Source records
---*---
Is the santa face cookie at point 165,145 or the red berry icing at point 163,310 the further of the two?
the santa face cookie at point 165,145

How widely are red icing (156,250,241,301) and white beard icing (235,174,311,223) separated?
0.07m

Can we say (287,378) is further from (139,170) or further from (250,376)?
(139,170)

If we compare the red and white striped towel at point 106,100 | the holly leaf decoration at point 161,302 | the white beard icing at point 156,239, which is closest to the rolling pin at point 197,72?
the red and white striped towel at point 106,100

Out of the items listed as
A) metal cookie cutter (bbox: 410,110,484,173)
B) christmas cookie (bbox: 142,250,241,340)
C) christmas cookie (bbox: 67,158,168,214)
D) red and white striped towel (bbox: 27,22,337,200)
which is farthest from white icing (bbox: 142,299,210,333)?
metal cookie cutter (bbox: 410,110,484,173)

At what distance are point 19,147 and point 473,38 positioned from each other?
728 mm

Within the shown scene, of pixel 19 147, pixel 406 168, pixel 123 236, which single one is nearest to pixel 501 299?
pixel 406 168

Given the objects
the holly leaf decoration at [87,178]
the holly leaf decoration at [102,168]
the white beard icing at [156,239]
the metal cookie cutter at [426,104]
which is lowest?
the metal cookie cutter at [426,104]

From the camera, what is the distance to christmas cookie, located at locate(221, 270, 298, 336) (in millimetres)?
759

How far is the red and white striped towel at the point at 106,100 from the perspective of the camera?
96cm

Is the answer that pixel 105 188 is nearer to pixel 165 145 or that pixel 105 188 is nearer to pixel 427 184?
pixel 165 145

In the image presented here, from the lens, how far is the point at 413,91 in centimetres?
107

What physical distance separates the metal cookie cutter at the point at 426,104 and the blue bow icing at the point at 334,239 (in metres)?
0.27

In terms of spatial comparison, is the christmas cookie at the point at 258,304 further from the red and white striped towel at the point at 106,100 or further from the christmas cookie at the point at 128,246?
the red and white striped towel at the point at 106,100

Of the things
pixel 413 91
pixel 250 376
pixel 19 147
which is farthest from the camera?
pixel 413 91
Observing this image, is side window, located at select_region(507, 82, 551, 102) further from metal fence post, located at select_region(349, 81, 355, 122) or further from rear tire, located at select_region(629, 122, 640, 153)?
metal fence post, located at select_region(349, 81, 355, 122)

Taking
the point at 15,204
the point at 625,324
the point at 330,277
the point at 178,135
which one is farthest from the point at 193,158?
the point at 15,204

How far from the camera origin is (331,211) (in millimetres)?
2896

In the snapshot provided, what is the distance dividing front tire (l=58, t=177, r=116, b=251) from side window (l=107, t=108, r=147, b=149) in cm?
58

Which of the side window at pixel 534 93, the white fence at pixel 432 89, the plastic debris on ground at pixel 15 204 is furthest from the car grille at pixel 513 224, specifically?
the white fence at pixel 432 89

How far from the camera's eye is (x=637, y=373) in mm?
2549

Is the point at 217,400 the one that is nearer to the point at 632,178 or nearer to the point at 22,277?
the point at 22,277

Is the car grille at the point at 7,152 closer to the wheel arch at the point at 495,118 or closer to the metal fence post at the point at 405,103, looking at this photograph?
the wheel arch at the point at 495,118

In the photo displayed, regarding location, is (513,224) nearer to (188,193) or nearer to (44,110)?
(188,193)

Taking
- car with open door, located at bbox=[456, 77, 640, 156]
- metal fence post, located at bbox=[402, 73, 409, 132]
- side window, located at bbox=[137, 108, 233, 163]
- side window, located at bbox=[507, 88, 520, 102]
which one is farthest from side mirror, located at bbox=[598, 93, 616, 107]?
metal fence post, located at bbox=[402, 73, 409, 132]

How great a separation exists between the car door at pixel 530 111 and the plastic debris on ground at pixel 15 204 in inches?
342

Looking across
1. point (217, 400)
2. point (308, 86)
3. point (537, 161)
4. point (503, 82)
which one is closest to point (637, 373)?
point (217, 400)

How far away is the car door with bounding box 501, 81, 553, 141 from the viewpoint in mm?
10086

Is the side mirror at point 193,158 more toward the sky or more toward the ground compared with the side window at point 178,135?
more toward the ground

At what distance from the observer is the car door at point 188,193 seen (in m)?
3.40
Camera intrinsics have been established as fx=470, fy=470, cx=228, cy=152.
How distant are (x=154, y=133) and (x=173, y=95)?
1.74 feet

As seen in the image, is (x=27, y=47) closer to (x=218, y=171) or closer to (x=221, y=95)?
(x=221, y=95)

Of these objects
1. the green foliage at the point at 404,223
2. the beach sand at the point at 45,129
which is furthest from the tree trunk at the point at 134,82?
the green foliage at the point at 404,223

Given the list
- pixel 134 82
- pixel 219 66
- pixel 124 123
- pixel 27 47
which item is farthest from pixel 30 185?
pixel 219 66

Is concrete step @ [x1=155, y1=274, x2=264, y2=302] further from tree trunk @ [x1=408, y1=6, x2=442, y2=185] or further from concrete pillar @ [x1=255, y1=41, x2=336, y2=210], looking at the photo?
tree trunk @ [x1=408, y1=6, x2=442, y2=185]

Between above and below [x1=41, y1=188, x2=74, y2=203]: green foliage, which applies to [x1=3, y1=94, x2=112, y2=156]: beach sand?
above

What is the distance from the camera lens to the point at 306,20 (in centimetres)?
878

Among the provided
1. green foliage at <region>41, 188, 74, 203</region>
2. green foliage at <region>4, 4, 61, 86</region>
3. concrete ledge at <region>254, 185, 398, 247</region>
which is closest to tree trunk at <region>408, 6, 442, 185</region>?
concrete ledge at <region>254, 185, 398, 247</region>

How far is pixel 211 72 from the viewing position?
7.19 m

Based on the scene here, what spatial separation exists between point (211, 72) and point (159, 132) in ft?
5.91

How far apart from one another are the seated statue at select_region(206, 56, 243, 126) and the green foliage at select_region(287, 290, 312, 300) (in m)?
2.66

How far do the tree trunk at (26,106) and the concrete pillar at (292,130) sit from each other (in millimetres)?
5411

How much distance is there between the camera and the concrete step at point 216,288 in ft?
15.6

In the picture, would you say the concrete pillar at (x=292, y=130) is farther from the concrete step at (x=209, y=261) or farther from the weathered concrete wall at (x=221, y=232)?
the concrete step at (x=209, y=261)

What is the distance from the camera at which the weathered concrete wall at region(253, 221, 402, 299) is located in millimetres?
---*---
Set down only these lines, exactly: the line containing "As seen in the" and each line after it, through the end of the listing.

As seen in the image, is (x=27, y=47) closer to (x=218, y=171) or closer to (x=221, y=95)?
(x=221, y=95)

Of these objects
1. the green foliage at the point at 404,223
2. the beach sand at the point at 45,129
which is furthest from the tree trunk at the point at 134,82?
the green foliage at the point at 404,223

Given the list
- pixel 134 82
- pixel 219 66
- pixel 124 123
- pixel 27 47
which item is farthest from pixel 30 185?
pixel 219 66

Is concrete step @ [x1=155, y1=274, x2=264, y2=302] further from tree trunk @ [x1=408, y1=6, x2=442, y2=185] or further from concrete pillar @ [x1=255, y1=41, x2=336, y2=210], looking at the photo?
tree trunk @ [x1=408, y1=6, x2=442, y2=185]

Between above and below [x1=41, y1=188, x2=74, y2=203]: green foliage, which applies to [x1=3, y1=94, x2=112, y2=156]: beach sand?
above

What is the distance from the camera lens to the point at 306,20 (in centimetres)?
878

Among the provided
1. green foliage at <region>41, 188, 74, 203</region>
2. green foliage at <region>4, 4, 61, 86</region>
3. concrete ledge at <region>254, 185, 398, 247</region>
which is closest to tree trunk at <region>408, 6, 442, 185</region>?
concrete ledge at <region>254, 185, 398, 247</region>

How far is pixel 211 72 from the viewing position?
7.19 m

Based on the scene here, what spatial separation exists between point (211, 72) and point (159, 132) in ft?
5.91

How far apart from one another are the seated statue at select_region(206, 56, 243, 126) and the green foliage at select_region(287, 290, 312, 300) (in m)?
2.66

How far do the tree trunk at (26,106) and the concrete pillar at (292,130) sit from each other (in millimetres)?
5411

How much distance is there between the camera and the concrete step at point 216,288 in ft?
15.6

In the picture, would you say the concrete pillar at (x=292, y=130) is farther from the concrete step at (x=209, y=261) or farther from the weathered concrete wall at (x=221, y=232)?
the concrete step at (x=209, y=261)

What is the distance from the camera at which the weathered concrete wall at region(253, 221, 402, 299) is located in millimetres?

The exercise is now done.